17.9 Finance
Financial services have used machine learning at scale longer than most industries. Algorithmic trading firms, Renaissance Technologies, Citadel, Two Sigma, D. E. Shaw, Jane Street, have employed quantitative methods including machine learning for decades. Statistical arbitrage, market making, execution algorithms (VWAP, TWAP, implementation shortfall) and portfolio optimisation all use learned models.
The latest wave includes:
- Credit scoring: Gradient-boosted decision trees (XGBoost, LightGBM, CatBoost) remain the workhorse for credit-risk modelling. Deep learning has displaced them only in narrow areas (e.g. processing free-text or image inputs). Equifax, FICO, Experian and the various consumer-credit fintechs (Affirm, Klarna, SoFi, Upstart) all build their core risk models around gradient boosting. The Equal Credit Opportunity Act (ECOA), Fair Credit Reporting Act (FCRA) and equivalent EU and UK regulations require that adverse decisions be explainable; this has pushed the field toward interpretability tooling (SHAP values for tree ensembles is the de facto standard) rather than less interpretable deep models.
- Fraud detection: Real-time fraud detection on card transactions runs at millisecond latency on every transaction every major card network processes, tens of thousands of transactions per second. Visa's VAA (Visa Advanced Authorization) system and Mastercard's Decision Intelligence both use deep neural networks on transaction graphs and are reported to flag billions of dollars of fraud annually.

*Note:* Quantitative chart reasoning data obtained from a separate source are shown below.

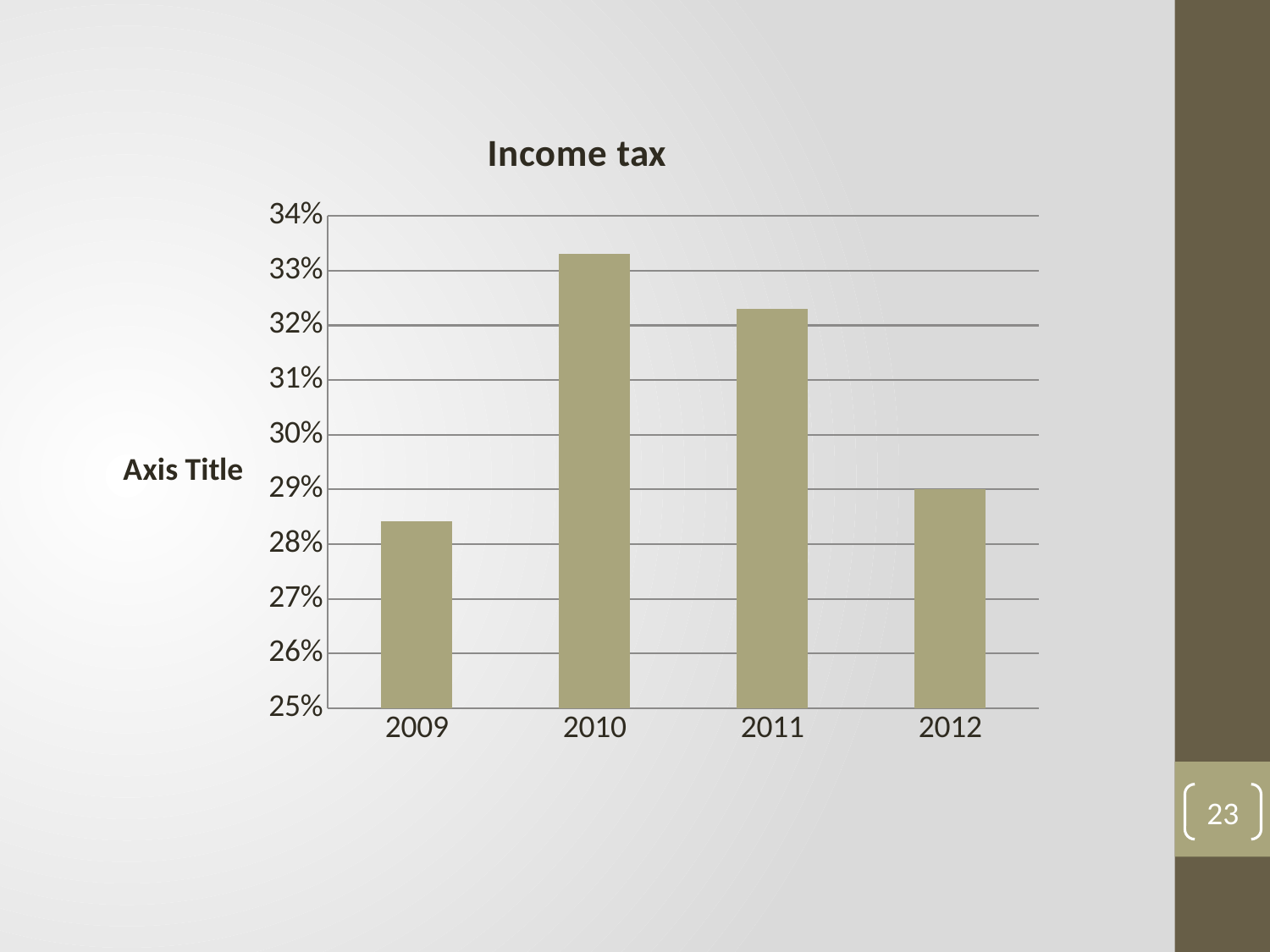
Which year has the highest income tax value? 2010 How many years are shown on the x axis of the chart? 4 Is the value for 2012 greater or less than 30%? less Which year has the larger value, 2009 or 2012? 2012 Do the values rise or fall from 2010 to 2012? fall Which year has the larger value, 2010 or 2011? 2010 Is the value for 2009 greater or less than 29%? less Is the value for 2011 greater or less than 32%? greater What is the title of the chart? Income tax What kind of chart is shown on the slide? bar chart Which year has the lowest income tax value? 2009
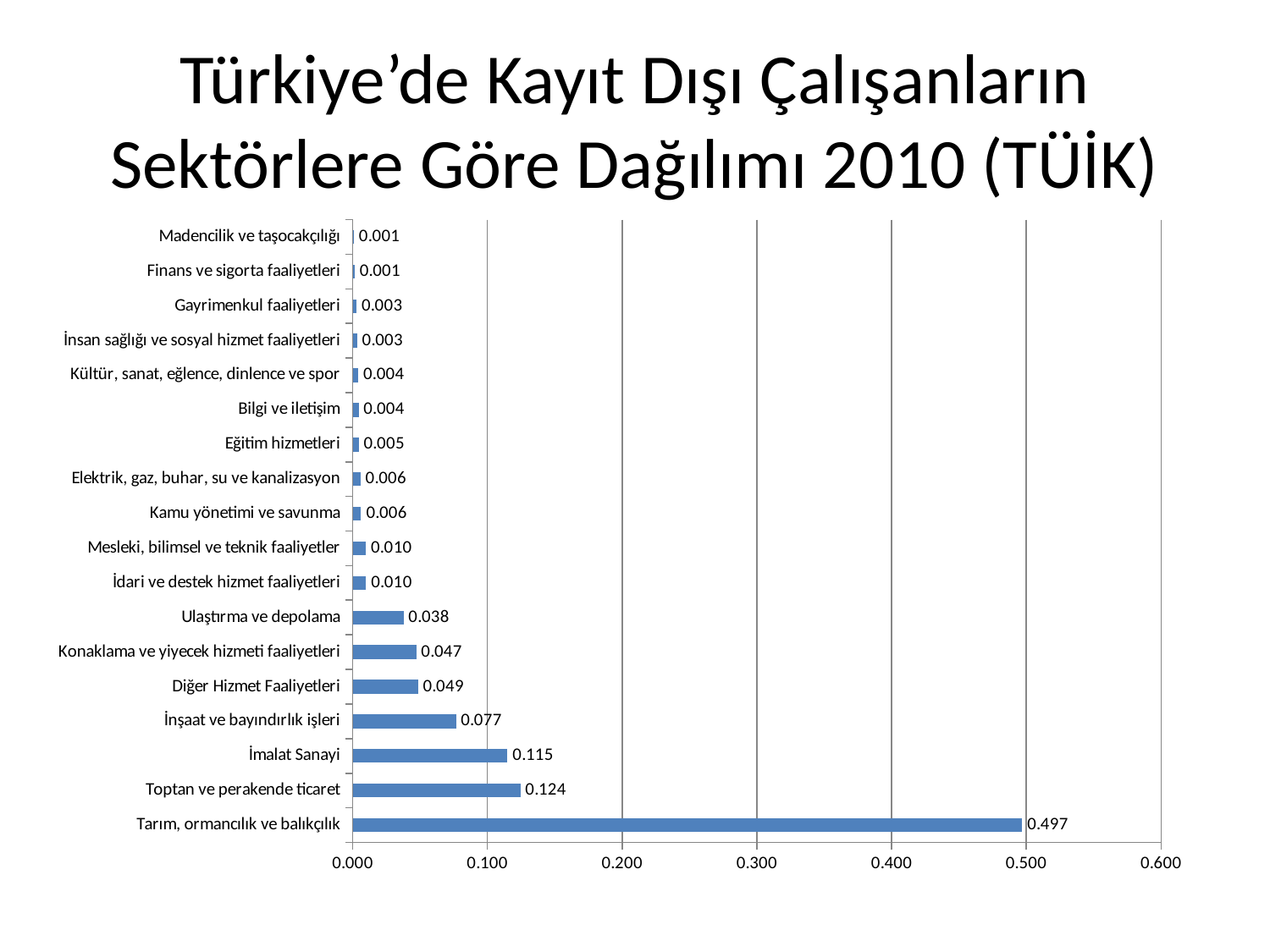
What is the value for İmalat Sanayi? 0.115 What is the difference between the values for Tarım, ormancılık ve balıkçılık and Toptan ve perakende ticaret? 0.373 Which sector has the highest value? Tarım, ormancılık ve balıkçılık Which is larger, the value for İnşaat ve bayındırlık işleri or the value for Diğer Hizmet Faaliyetleri? İnşaat ve bayındırlık işleri What is the title of the slide? Türkiye'de Kayıt Dışı Çalışanların Sektörlere Göre Dağılımı 2010 (TÜİK) What is the value for Eğitim hizmetleri? 0.005 What is the value for Tarım, ormancılık ve balıkçılık? 0.497 What is the difference between the values for Toptan ve perakende ticaret and İmalat Sanayi? 0.009 What kind of chart is shown on the slide? bar chart How many sectors are shown in the chart? 18 What is the value for Ulaştırma ve depolama? 0.038 Is the value for Tarım, ormancılık ve balıkçılık greater or less than 0.400? greater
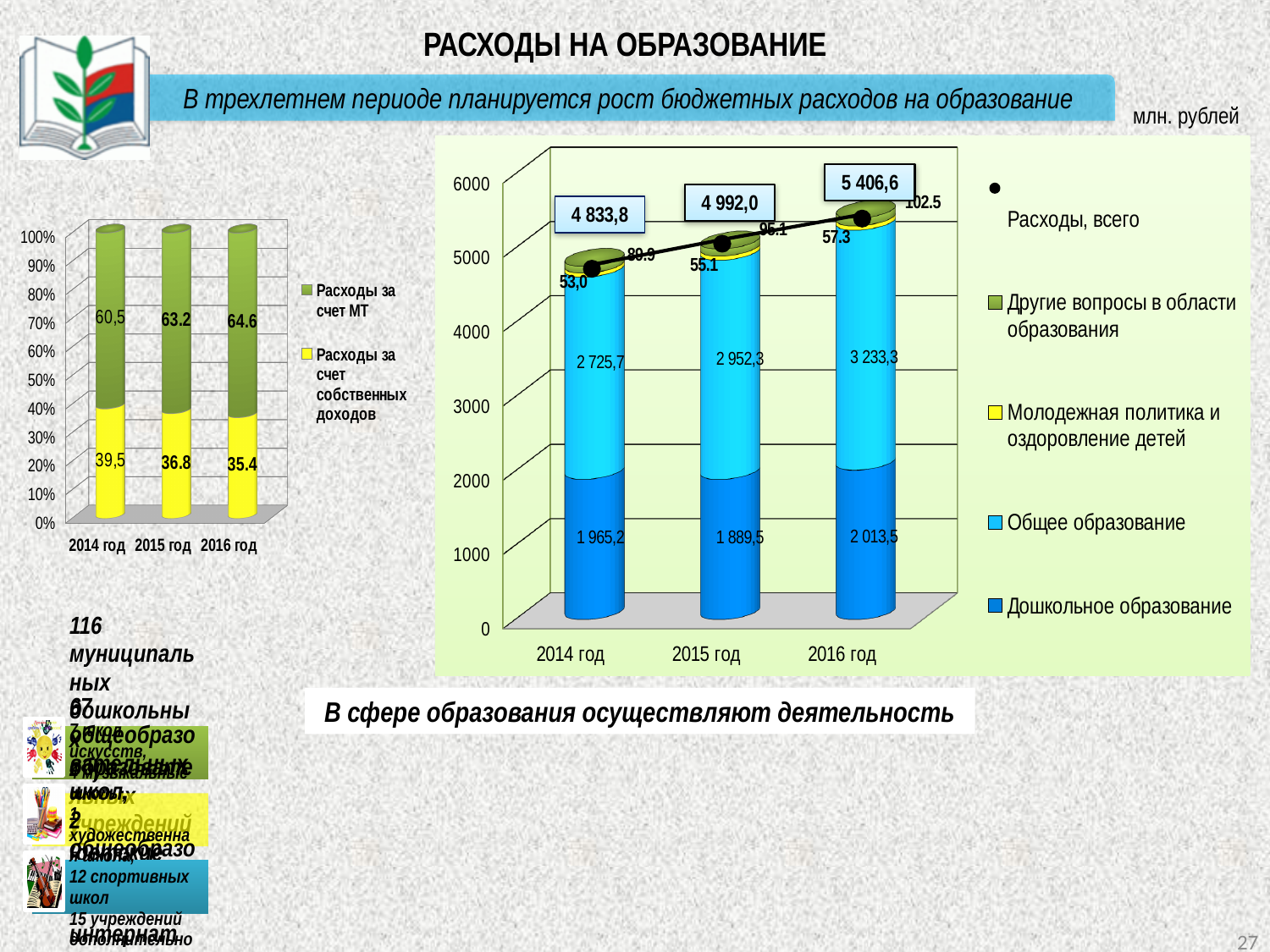
On the left chart, which year has the highest share of Расходы за счет МТ? 2016 год On the right chart, do the total expenditures rise or fall from 2014 год to 2016 год? rise On the right chart, what is the difference between the total expenditure in 2016 год and 2014 год? 572,8 On the left chart, what is the share of Расходы за счет собственных доходов in 2014 год? 39,5 On the right chart, is the value for Общее образование larger in 2016 год or in 2014 год? 2016 год On the right chart, how many series does the legend list? 5 On the right chart, what is the value for Дошкольное образование in 2014 год? 1 965,2 On the right chart, what is the value for Общее образование in 2015 год? 2 952,3 On the right chart, what is the total expenditure (Расходы, всего) for 2016 год? 5 406,6 On the right chart, which year has the highest total expenditure? 2016 год What kind of chart is the left chart? bar chart On the right chart, which year has the lowest value for Дошкольное образование? 2015 год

- Anti-money laundering (AML): Banks must screen transactions against sanctions lists, monitor for suspicious patterns and file Suspicious Activity Reports (SARs). Traditional rules-based AML systems produce false-positive rates above 95%. ML-based AML, including HSBC's Dynamic Risk Assessment, JPMorgan's COiN platform and various offerings from Quantexa, Featurespace and Symphony, substantially reduce false positives but raise their own questions about model auditability and regulatory acceptability.
- Quantitative trading: Hedge funds use ML for signal generation, regime detection and portfolio construction. The Renaissance Technologies Medallion Fund, returning 39% net annualised since 1988, is the canonical example, though Renaissance famously discloses essentially nothing about its methods. More recent entrants including Voleon, Two Sigma and AHL have published more openly on machine-learning-based strategies.
- Robo-advice: Betterment, Wealthfront, Nutmeg (UK) and the various platforms in this space use relatively classical portfolio-optimisation algorithms (mean-variance with Black-Litterman views) rather than the heavy ML deployed in trading and fraud. The customer-facing innovation is the user experience and tax-loss-harvesting automation rather than the optimisation method.
Generative AI has begun to enter financial workflows. Bloomberg released BloombergGPT (2023), a 50-billion-parameter LLM trained on 363 billion tokens of financial data including filings, news and Bloomberg's own data. JPMorgan's IndexGPT was announced in 2023 as a thematic investing index generator. Internal tooling for analyst report drafting, regulatory filing assistance and customer support is widely deployed though rarely externally visible.